Rajoutons la promesse d’une autonomie sur la fixation du prix, de la rémunération en royalties (selon le nombre de ventes et sous 2 mois) et de la propriété entière des droits d’auteurs. Tout ceci est, on le comprend, très attractif.

Mais serait-ce trop beau pour être vrai ?

La face cachée de KDP

Derrière cet apparent Eldorado, Amazon s’assure en réalité une exclusivité presque totale sur les romans publiés via sa plateforme KDP. En effet, chaque livre se voit attribué un ISBN protégé par la firme qui ne rend les ouvrages lisibles que sur un support Kindle.

De même, lors du choix de sa rémunération, l’auteur·e verra ses revenus baisser de moitié s’il ne choisit pas l’exclusivité Amazon pour la publication. Cette négociation des droits est par ailleurs assez opaque et les auteur·e·s non averti·e·s peuvent rapidement se voir dépouiller de leurs droits sur leurs ouvrages.

De plus, Amazon ne leur partage pas les données statistiques des ventes ce qui empêchent ces dernier·e·s de connaître leur public.

Enfin, la gratuité ne s’applique que pour la mise en ligne de l’ouvrage. Les services complémentaires, comme la mise en avant sur le site dans l’onglet « Nouveautés », indispensables à la bonne visibilité du livre deviennent rapidement payants.

Autant de clauses qui ne sont pas mises en avant par le géant du web et qui, à terme, s’avèrent néfastes pour les auteur·e·s.

Un tremplin pour les primo-romancier·e·s

Agnès Martin-Lugand ou Aurélie Valognes, deux noms d’autrices aujourd’hui sur le devant de la scène littéraire française. On ignore toutefois qu’elles ont commencé par s’auto-éditer sur KDP. La plateforme permet, lorsque le roman acquiert une certaine notoriété, une entrée dans le Top 100 des ventes, Graal qui propulse un ouvrage en France et à l’étranger et attire l’attention des maisons d’édition traditionnelles. Le passage par KDP est alors une prise de risque qui, si elle paye, assure une notoriété et une garantie pour les futures maisons d’édition d’un lectorat déjà acquis.

L’édition traditionnelle en danger ?

La concurrence par la compétence

La montée en puissance d’Amazon dans l’édition vient évidemment inquiéter les maisons d’éditions déjà en place. Effectivement, il y a des incidences directes comme la surproduction littéraire et la best-sellerisation des titres. Mais cette inquiétude n’est que de surface, car les éditeurs et éditrices possèdent une légitimité et des compétences auxquelles Amazon ne pourra jamais prétendre. L’accompagnement de l’auteur·e dans l’écriture, la correction, la conviction littéraire et le professionnalisme dans la fabrication de l’objet-livre sont autant d’atouts qui font la plus-value de l’éditeur traditionnel et assure à l’auteur·e un ouvrage de qualité et reconnu par la profession.

Un nouvel écosystème

La diffusion-distribution redéfinie

L’arrivée de ce nouvel acteur dans la chaîne du livre vient néanmoins en court-circuiter quelques maillons. En effet, chez KDP, les intermédiaires comme le diffuseur et le distributeur sont incorporés dans cette plateforme tournante qui fait le lien direct entre auteurs et lecteurs. Moins qu’une menace, c’est un nouvel environnement que dessine Amazon dans le secteur de l’édition. Les éditeurs et éditrices vont devoir se repositionner et réaffirmer leur professionnalisme et leurs valeurs pour rester des piliers dans leur domaine.
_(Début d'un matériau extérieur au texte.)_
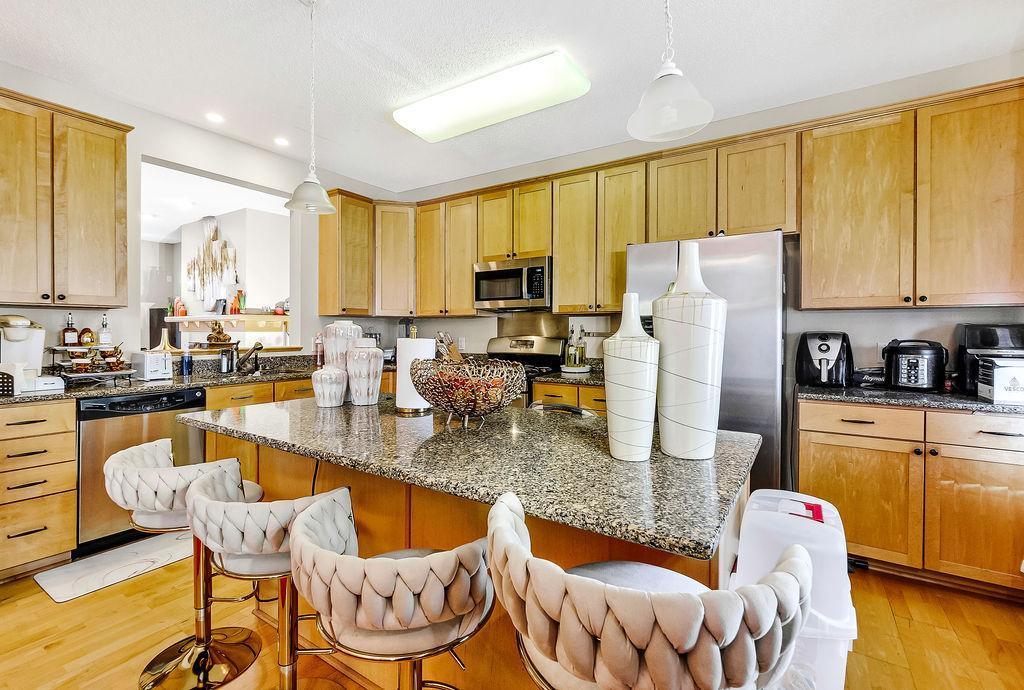 1670 Village Trail E Unit: 5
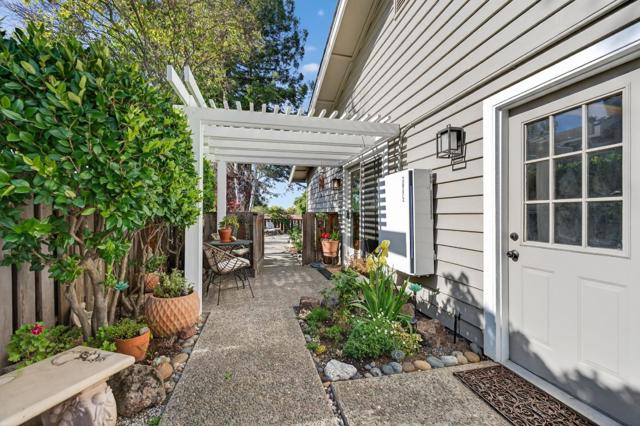 8325 Pinotage Court, San Jose CA: https://media.crmls.org/mediaz/d9201c8e-2307-4137-84ba-84f0bdbc79ec.jpg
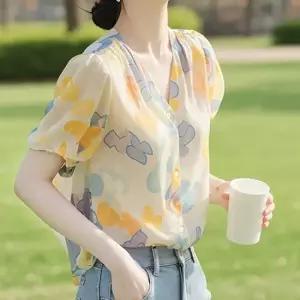 비욘드라이프J CVH 플라워 쉬폰 퍼프 블라우스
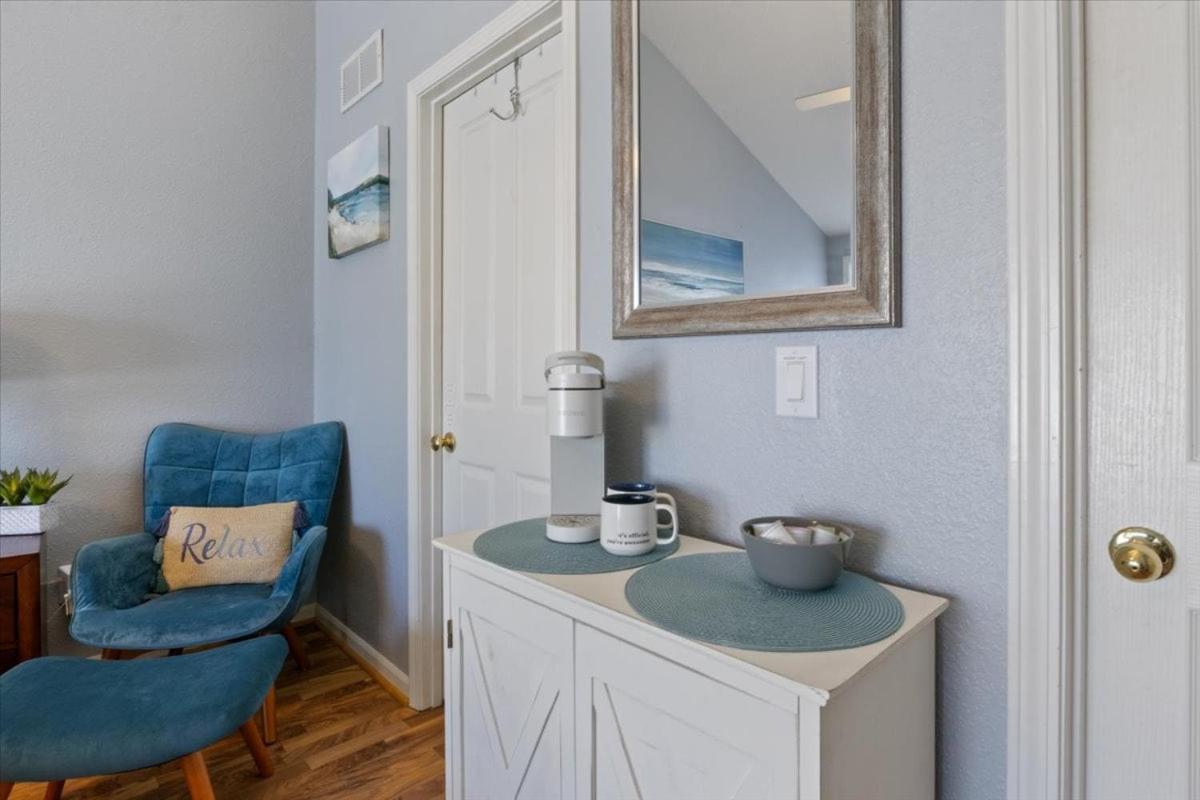 Amazing Wall of Windows, Swim Dock & Pet Friendly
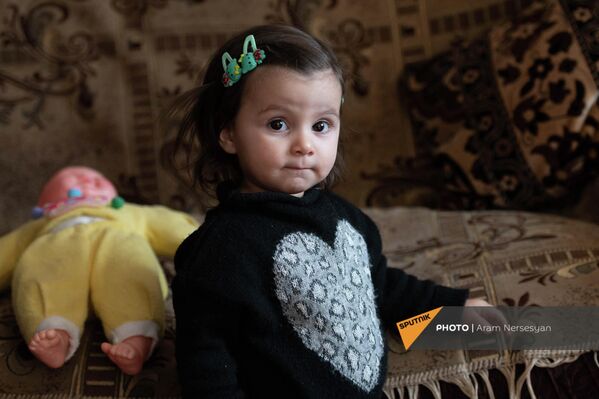 Аревик - самая юная жительница села Семеновка - Sputnik Армения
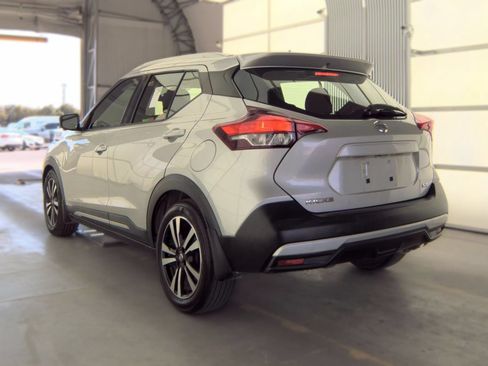 Used 2018 Nissan Kicks SR FWD image 2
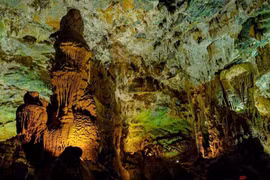 Điểm đến tiết kiệm nhất cho những ai yêu thiên nhiên và văn hóa bản địa độc đáo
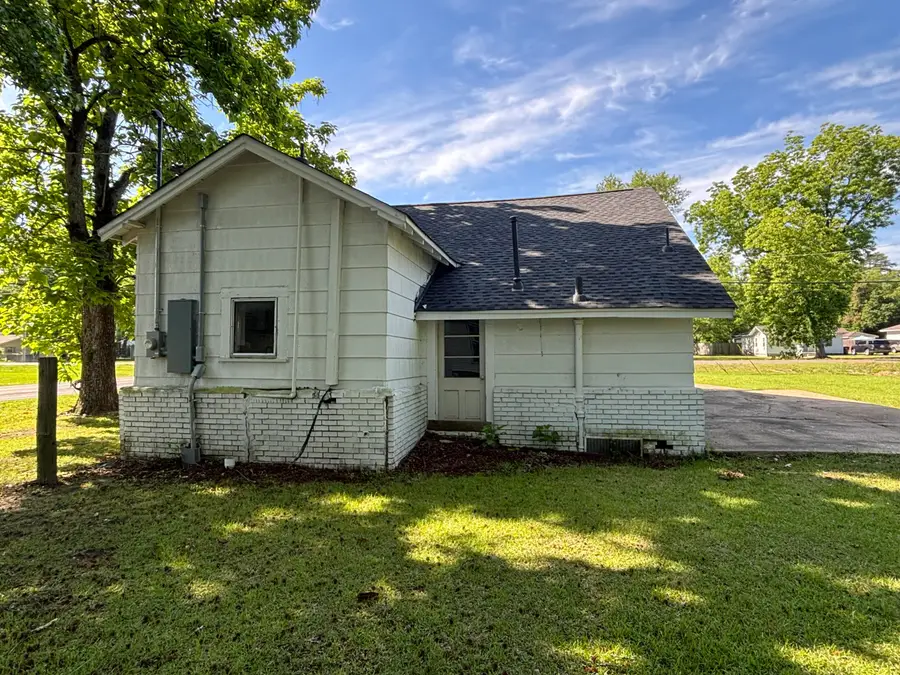 807 Bankhead Ave., Amory, MS 38821 - #3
Le lecteur comme nouvel éditeur

Avec l’auto-édition sur KDP, le lecteur devient acteur à part entière du processus d’édition d’un livre et de sa future trajectoire. C’est effectivement grâce au nombre de lecteurs et lectrices qu’Amazon classe les ouvrages et les référence dans le Top Ventes. Au lieu de se placer à la fin de la chaîne du livre le lecteur se retrouve parti pris de la sélection d’un ouvrage, celle-ci n’étant pas effectuée, a priori, par la plateforme. Cela donne alors la chance à un·e auteur·e d’être révélé·e par son lectorat.